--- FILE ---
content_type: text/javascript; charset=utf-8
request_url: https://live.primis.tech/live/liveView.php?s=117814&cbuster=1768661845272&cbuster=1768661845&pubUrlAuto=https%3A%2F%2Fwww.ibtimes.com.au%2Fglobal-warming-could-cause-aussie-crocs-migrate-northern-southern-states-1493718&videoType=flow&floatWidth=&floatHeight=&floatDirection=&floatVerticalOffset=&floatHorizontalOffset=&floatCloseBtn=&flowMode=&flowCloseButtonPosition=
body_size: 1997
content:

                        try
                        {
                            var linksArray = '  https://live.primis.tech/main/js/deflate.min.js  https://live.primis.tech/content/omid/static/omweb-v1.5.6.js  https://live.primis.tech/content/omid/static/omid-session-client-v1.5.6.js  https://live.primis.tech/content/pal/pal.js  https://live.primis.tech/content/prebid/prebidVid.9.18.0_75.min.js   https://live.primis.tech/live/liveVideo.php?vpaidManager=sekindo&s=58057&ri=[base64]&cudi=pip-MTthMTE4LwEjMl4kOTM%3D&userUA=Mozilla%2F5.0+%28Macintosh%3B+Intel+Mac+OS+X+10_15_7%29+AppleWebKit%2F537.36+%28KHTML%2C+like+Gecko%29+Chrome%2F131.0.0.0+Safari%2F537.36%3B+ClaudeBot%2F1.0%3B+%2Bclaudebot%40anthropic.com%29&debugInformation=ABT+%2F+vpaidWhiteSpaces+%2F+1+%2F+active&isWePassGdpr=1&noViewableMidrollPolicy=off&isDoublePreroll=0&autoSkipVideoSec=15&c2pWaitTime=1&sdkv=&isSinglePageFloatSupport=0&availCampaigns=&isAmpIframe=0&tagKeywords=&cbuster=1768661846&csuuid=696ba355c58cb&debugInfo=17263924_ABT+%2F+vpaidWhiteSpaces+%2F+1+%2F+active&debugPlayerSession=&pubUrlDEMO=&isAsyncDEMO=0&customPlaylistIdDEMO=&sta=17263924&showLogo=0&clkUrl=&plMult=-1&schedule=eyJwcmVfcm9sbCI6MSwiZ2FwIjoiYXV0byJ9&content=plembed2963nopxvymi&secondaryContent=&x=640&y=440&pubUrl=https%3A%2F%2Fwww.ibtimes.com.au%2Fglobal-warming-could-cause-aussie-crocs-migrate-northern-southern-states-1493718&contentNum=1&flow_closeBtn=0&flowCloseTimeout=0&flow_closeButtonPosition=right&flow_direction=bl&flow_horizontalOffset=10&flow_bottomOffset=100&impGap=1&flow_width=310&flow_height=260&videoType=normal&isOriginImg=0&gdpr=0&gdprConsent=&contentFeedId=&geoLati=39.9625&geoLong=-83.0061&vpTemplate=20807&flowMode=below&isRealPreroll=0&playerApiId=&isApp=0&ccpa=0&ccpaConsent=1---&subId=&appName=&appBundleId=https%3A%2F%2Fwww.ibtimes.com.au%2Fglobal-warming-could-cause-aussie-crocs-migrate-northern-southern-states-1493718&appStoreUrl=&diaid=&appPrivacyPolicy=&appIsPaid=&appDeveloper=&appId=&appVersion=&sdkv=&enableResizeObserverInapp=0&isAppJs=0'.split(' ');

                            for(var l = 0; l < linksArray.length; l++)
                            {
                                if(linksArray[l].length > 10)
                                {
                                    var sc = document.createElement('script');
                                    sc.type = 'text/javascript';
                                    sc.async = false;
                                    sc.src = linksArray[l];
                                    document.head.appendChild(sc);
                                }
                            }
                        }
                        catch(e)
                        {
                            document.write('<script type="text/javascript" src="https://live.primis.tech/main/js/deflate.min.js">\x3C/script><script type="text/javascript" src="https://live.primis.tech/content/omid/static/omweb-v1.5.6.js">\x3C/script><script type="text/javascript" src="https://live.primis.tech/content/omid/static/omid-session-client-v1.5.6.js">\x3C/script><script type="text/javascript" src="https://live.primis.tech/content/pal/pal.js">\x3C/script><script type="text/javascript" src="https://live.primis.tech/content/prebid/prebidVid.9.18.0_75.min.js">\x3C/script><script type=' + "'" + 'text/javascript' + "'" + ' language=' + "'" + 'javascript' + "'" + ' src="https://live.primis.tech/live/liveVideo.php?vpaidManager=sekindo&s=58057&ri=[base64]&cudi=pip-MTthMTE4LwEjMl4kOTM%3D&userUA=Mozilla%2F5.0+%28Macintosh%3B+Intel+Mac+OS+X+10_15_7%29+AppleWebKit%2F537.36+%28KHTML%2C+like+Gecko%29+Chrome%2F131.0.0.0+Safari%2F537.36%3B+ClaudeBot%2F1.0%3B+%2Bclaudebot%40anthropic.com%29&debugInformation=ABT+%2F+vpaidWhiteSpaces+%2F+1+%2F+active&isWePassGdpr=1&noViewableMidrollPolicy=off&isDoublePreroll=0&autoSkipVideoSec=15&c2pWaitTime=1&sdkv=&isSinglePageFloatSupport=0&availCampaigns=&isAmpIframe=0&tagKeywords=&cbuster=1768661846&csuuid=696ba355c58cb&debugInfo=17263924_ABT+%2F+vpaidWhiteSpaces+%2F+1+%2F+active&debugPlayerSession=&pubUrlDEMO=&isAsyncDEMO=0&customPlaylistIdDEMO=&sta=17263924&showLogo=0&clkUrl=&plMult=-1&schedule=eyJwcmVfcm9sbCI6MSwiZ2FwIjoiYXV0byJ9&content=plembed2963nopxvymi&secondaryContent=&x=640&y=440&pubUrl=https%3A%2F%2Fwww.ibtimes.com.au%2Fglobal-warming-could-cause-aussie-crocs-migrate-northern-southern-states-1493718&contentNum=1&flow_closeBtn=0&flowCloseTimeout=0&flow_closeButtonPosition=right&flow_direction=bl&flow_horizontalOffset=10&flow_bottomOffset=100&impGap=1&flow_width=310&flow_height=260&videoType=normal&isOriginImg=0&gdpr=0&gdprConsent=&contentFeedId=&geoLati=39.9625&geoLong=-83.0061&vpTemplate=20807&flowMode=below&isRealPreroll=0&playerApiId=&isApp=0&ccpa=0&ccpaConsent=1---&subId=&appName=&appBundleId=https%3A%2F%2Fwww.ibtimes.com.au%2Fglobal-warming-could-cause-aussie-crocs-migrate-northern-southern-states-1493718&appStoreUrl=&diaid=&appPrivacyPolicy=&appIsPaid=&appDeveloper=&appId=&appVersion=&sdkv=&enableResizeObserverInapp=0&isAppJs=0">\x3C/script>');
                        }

....

Please transcribe exactly the lines above from the line that has "if(linksArray[l].length > 10)" up to and including the line that has "document.head.appendChild(sc);"; no other line belongs in the answer.

[Exercise answer]
                                if(linksArray[l].length > 10)
                                {
                                    var sc = document.createElement('script');
                                    sc.type = 'text/javascript';
                                    sc.async = false;
                                    sc.src = linksArray[l];
                                    document.head.appendChild(sc);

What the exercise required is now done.